Bio: Pierre Baldi earned M.S. degrees in mathematics and psychology from the University of Paris, France, in 1980, and the Ph.D. degree in mathematics from the Caltech, CA, USA, in 1986. He is currently a Distinguished Professor with the Department of Computer Science, Director with the Institute for Genomics and Bioinformatics, and Associate Director with the Center for Machine Learning and Intelligent Systems at the University of California, Irvine, CA, USA. His research interests include understanding intelligence in brains and machines. He has made several contributions to the theory of deep learning, and developed and applied deep learning methods for problems in the natural sciences. He has written 4 books and over 300 peer-reviewed articles. Dr. Baldi was the recipient of the 1993 Lew Allen Award at JPL, the 2010 E. R. Caianiello Prize for research in machine learning, and a 2014 Google Faculty Research Award. He is an Elected Fellow of the AAAS, AAAI, IEEE, ACM, and ISCB Alexander Shmakov is a Ph.D. student in the Baldi research group who loves everything deep learning and robotics. He has published papers on applications of deep learning to planning, robotic control, high energy physics, astronomy, chemical synthesis, and biology.
May 15
DBH 4011
1 pm

Guy Van den Broeck

Associate Professor of Computer Science
University of California, Los Angeles

Many expect that AI will go from powering chatbots to providing mental health services. That it will go from advertisement to deciding who is given bail. The expectation is that AI will solve society’s problems by simply being more intelligent than we are. Implicit in this bullish perspective is the assumption that AI will naturally learn to reason from data: that it can form trains of thought that “make sense”, similar to how a mental health professional or judge might reason about a case, or more formally, how a mathematician might prove a theorem. This talk will investigate the question whether this behavior can be learned from data, and how we can design the next generation of AI techniques that can achieve such capabilities, focusing on neuro-symbolic learning and tractable deep generative models.
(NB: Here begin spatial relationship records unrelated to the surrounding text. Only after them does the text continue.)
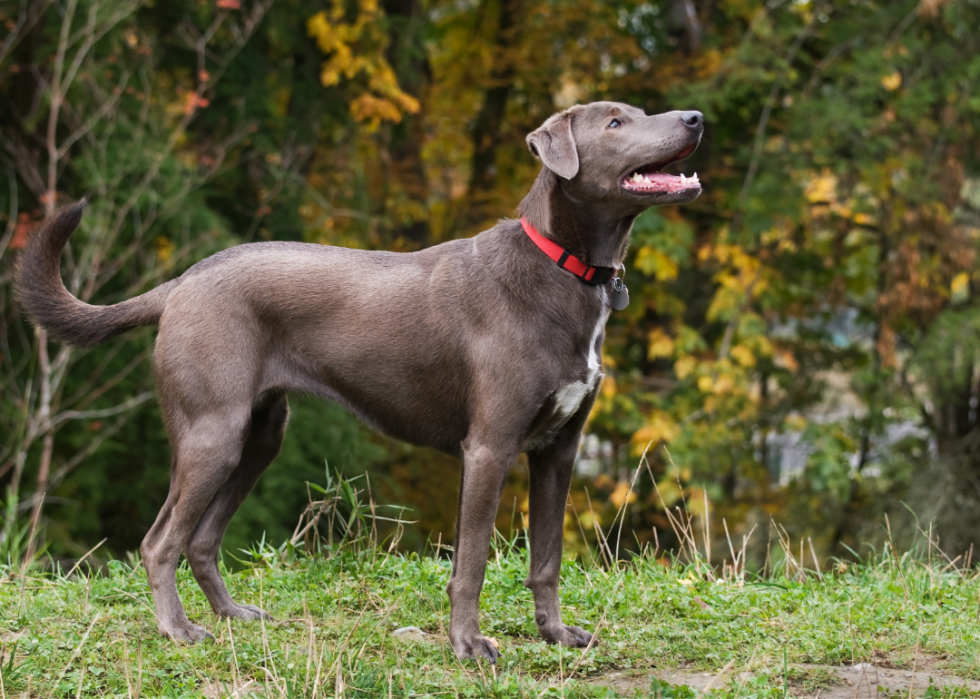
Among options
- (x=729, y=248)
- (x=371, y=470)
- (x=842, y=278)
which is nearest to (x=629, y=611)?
(x=371, y=470)

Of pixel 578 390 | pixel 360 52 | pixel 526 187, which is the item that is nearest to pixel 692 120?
pixel 578 390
Bio: Guy Van den Broeck is an Associate Professor and Samueli Fellow at UCLA, in the Computer Science Department, where he directs the StarAI lab. His research interests are in Machine Learning, Knowledge Representation and Reasoning, and Artificial Intelligence in general. His papers have been recognized with awards from key conferences such as AAAI, UAI, KR, OOPSLA, and ILP. Guy is the recipient of an NSF CAREER award, a Sloan Fellowship, and the IJCAI-19 Computers and Thought Award.
May 22
TBA
May 29
No Seminar (Memorial Day)
June 5
DBH 4011
1 pm

Sangeetha Jothi

Assistant Professor of Computer Science
University of California, Irvine

TBA

Bio: I am an Assistant Professor in the Computer Science department at the University of California, Irvine. My research interests lie at the intersection of computer systems, networking, and machine learning. Prior to UCI, I completed my Ph.D. at the University of Illinois, Urbana-Champaign in 2019 where I was advised by Brighten Godfrey and had a brief stint as a postdoc at VMware Research. I am currently an Affiliated Researcher at VMware Research. I lead the Networking, Systems, and AI Lab (NetSAIL) at UCI. My current focus revolves around: Internet and Cloud Resilience, and Systems and Machine Learning.